• _Record list_:

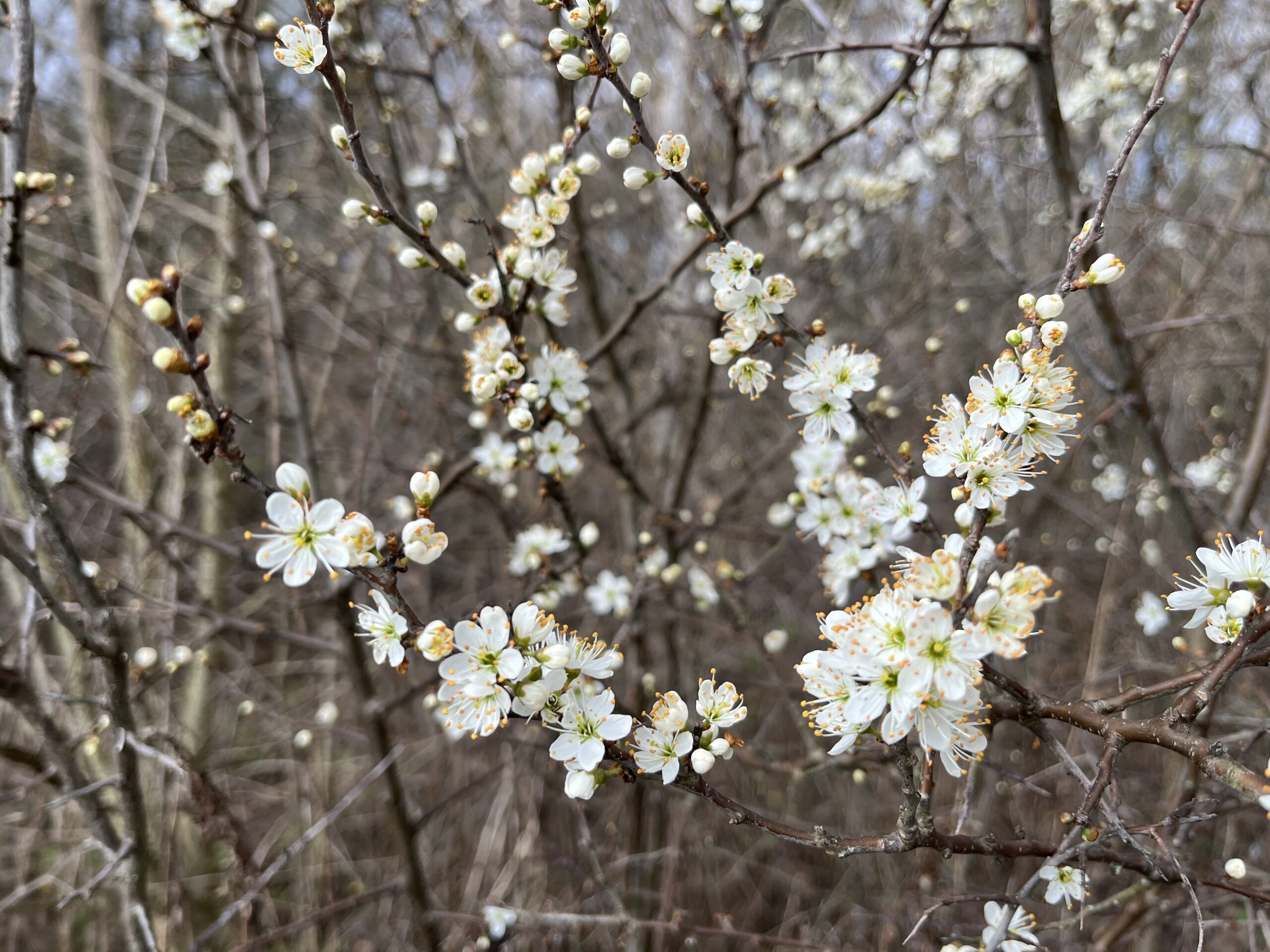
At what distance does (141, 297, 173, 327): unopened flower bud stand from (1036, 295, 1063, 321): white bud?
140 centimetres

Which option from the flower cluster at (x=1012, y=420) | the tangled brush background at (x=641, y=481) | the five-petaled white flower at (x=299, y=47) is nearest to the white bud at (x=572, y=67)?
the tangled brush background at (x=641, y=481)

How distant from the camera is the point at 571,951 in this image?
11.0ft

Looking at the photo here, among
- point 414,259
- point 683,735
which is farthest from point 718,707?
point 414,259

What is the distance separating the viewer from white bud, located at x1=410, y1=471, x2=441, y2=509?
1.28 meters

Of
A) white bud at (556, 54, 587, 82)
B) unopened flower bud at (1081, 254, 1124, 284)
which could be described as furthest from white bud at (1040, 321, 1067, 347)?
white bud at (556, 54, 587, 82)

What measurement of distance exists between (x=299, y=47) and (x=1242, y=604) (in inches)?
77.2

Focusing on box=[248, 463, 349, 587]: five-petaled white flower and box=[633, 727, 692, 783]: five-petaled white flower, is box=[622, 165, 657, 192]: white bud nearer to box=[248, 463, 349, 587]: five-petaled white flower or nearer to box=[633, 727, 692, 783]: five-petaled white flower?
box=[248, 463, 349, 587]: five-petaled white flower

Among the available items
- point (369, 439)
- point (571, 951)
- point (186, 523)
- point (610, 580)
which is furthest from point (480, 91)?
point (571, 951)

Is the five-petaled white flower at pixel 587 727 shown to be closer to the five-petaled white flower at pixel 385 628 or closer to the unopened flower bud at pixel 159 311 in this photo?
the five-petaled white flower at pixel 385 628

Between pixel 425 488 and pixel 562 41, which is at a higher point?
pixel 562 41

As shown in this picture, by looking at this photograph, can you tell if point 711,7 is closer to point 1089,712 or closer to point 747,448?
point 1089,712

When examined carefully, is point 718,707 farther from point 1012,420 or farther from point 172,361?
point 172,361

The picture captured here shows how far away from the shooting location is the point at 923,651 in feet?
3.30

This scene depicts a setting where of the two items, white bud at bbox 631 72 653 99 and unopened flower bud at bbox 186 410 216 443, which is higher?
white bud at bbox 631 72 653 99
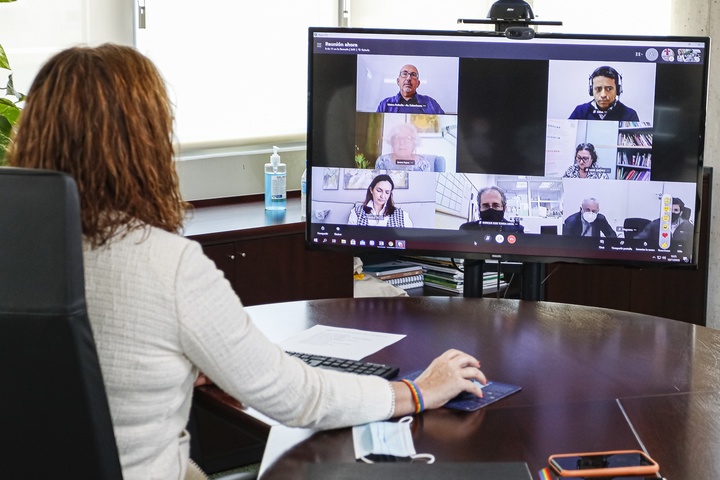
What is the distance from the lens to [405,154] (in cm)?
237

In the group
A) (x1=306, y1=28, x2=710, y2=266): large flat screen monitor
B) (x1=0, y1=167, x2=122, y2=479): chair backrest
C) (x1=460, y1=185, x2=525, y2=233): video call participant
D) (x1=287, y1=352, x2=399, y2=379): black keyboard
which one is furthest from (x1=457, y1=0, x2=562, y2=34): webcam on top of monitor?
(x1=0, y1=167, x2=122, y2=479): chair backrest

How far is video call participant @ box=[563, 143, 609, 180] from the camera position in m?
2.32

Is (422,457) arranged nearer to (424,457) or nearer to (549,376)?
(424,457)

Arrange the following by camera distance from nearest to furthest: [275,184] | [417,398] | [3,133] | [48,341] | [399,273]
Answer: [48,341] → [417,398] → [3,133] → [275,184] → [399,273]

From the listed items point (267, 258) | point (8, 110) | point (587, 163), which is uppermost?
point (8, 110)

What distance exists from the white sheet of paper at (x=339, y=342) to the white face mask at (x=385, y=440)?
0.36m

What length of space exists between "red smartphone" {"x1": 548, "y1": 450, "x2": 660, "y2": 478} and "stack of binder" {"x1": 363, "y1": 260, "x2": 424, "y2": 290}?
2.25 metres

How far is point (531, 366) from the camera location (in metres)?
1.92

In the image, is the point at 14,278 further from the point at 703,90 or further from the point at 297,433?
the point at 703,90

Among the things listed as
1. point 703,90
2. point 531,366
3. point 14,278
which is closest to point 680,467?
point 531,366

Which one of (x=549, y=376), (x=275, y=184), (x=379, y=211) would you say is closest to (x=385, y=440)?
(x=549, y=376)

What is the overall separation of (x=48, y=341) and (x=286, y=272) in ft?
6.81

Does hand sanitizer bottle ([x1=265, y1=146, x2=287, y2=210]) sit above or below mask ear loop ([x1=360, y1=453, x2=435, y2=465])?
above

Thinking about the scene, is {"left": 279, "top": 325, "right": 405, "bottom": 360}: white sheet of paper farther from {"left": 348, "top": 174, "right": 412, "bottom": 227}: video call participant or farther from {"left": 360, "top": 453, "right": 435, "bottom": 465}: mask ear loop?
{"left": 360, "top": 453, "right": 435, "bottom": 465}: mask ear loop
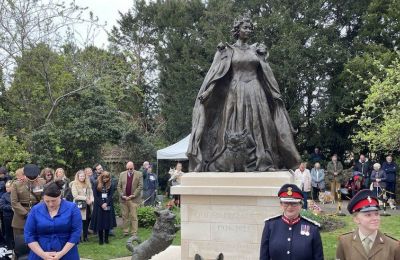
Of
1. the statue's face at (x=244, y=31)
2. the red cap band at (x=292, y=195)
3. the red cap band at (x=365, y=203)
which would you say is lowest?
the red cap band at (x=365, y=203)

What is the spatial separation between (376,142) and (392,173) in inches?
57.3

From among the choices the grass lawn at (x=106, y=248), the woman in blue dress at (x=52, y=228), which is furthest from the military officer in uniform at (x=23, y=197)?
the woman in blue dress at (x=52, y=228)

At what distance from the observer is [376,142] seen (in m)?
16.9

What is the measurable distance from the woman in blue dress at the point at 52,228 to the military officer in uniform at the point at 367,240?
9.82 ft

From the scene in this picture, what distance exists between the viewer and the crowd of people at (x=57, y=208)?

• _Task goal_:
Substitute "closed flower bud" for "unopened flower bud" everywhere it occurs in the lines above, and leave every other word unchanged. Omit the pictures when you write out the lines again.

• _Solution_:
At what distance does (141, 297, 173, 327): closed flower bud stand from (1036, 295, 1063, 321): white bud?
140 centimetres

Which option from the flower cluster at (x=1012, y=420) | the tangled brush background at (x=641, y=481) | the five-petaled white flower at (x=299, y=47) is nearest to the white bud at (x=572, y=67)?
the tangled brush background at (x=641, y=481)

How distant from the camera is the point at 571,951 in this image?
11.0ft

Looking at the photo here, among
- point 414,259
- point 683,735
which is farthest from point 718,707?
point 414,259

What is the distance separating the viewer from white bud, located at x1=410, y1=471, x2=441, y2=509?
1.28 meters

Of
A) white bud at (556, 54, 587, 82)
B) closed flower bud at (1081, 254, 1124, 284)
which could be described as furthest from white bud at (1040, 321, 1067, 347)?
white bud at (556, 54, 587, 82)

What measurement of distance exists between (x=299, y=47) and (x=1242, y=604) (in inches)?
77.2

Focusing on box=[248, 463, 349, 587]: five-petaled white flower and box=[633, 727, 692, 783]: five-petaled white flower, is box=[622, 165, 657, 192]: white bud nearer to box=[248, 463, 349, 587]: five-petaled white flower or nearer to box=[633, 727, 692, 783]: five-petaled white flower?
box=[248, 463, 349, 587]: five-petaled white flower

Among the available items
- point (369, 439)
- point (571, 951)
- point (186, 523)
- point (610, 580)
which is furthest from point (480, 91)?
point (571, 951)

Is the five-petaled white flower at pixel 587 727 shown to be closer to the five-petaled white flower at pixel 385 628 or closer to the closed flower bud at pixel 159 311 in this photo?
the five-petaled white flower at pixel 385 628

Between pixel 425 488 and pixel 562 41, which is at a higher point?
pixel 562 41

As shown in this picture, by looking at this photograph, can you tell if point 711,7 is closer to point 1089,712 or closer to point 747,448?
point 1089,712

When examined carefully, is point 718,707 farther from point 1012,420 or farther from point 172,361?
point 172,361

The picture captured here shows how far away from the shooting location is the point at 923,651 in feet?
3.30

This scene depicts a setting where of the two items, white bud at bbox 631 72 653 99 and closed flower bud at bbox 186 410 216 443, which is higher?
white bud at bbox 631 72 653 99
What is the distance from the lens to [405,154] (in cm)?
237

In the group
A) (x1=306, y1=28, x2=710, y2=266): large flat screen monitor
B) (x1=0, y1=167, x2=122, y2=479): chair backrest
C) (x1=460, y1=185, x2=525, y2=233): video call participant
D) (x1=287, y1=352, x2=399, y2=379): black keyboard
which one is furthest from (x1=457, y1=0, x2=562, y2=34): webcam on top of monitor?
(x1=0, y1=167, x2=122, y2=479): chair backrest

How far is video call participant @ box=[563, 143, 609, 180] from the camera position in m?
2.32

Is (422,457) arranged nearer to (424,457) or nearer to (549,376)?
(424,457)

Arrange the following by camera distance from nearest to furthest: [275,184] | [417,398] | [3,133] | [48,341] | [399,273]
Answer: [48,341] → [417,398] → [3,133] → [275,184] → [399,273]

From the listed items point (267, 258) | point (8, 110) | point (587, 163), which is uppermost?
point (8, 110)

What distance exists from the white sheet of paper at (x=339, y=342) to the white face mask at (x=385, y=440)?
0.36m

What length of space exists between "red smartphone" {"x1": 548, "y1": 450, "x2": 660, "y2": 478} and "stack of binder" {"x1": 363, "y1": 260, "x2": 424, "y2": 290}?
2.25 metres

How far is point (531, 366) from the camera location (in metres)?
1.92

In the image, is the point at 14,278 further from the point at 703,90 or further from the point at 297,433?
the point at 703,90

Among the things listed as
1. point 703,90
2. point 531,366
3. point 14,278
which is closest to point 680,467?
point 531,366

Which one of (x=549, y=376), (x=275, y=184), (x=379, y=211) would you say is closest to (x=385, y=440)?
(x=549, y=376)

What is the overall separation of (x=48, y=341) and (x=286, y=272) in ft?
6.81

Does hand sanitizer bottle ([x1=265, y1=146, x2=287, y2=210]) sit above or below mask ear loop ([x1=360, y1=453, x2=435, y2=465])?
above

Thinking about the scene, is {"left": 279, "top": 325, "right": 405, "bottom": 360}: white sheet of paper farther from {"left": 348, "top": 174, "right": 412, "bottom": 227}: video call participant or farther from {"left": 360, "top": 453, "right": 435, "bottom": 465}: mask ear loop?
{"left": 360, "top": 453, "right": 435, "bottom": 465}: mask ear loop
Of
1. the statue's face at (x=244, y=31)
2. the red cap band at (x=292, y=195)
3. the red cap band at (x=365, y=203)
which would you say is lowest?
the red cap band at (x=365, y=203)

What is the spatial separation between (376,142) and (392,173) in inches?
57.3

From among the choices the grass lawn at (x=106, y=248), the woman in blue dress at (x=52, y=228), which is furthest from the military officer in uniform at (x=23, y=197)?
the woman in blue dress at (x=52, y=228)

At what distance from the observer is [376,142] seen (in m)?
16.9

What is the measurable distance from the woman in blue dress at the point at 52,228 to the military officer in uniform at the point at 367,240?
9.82 ft

From the scene in this picture, what distance exists between the viewer and the crowd of people at (x=57, y=208)?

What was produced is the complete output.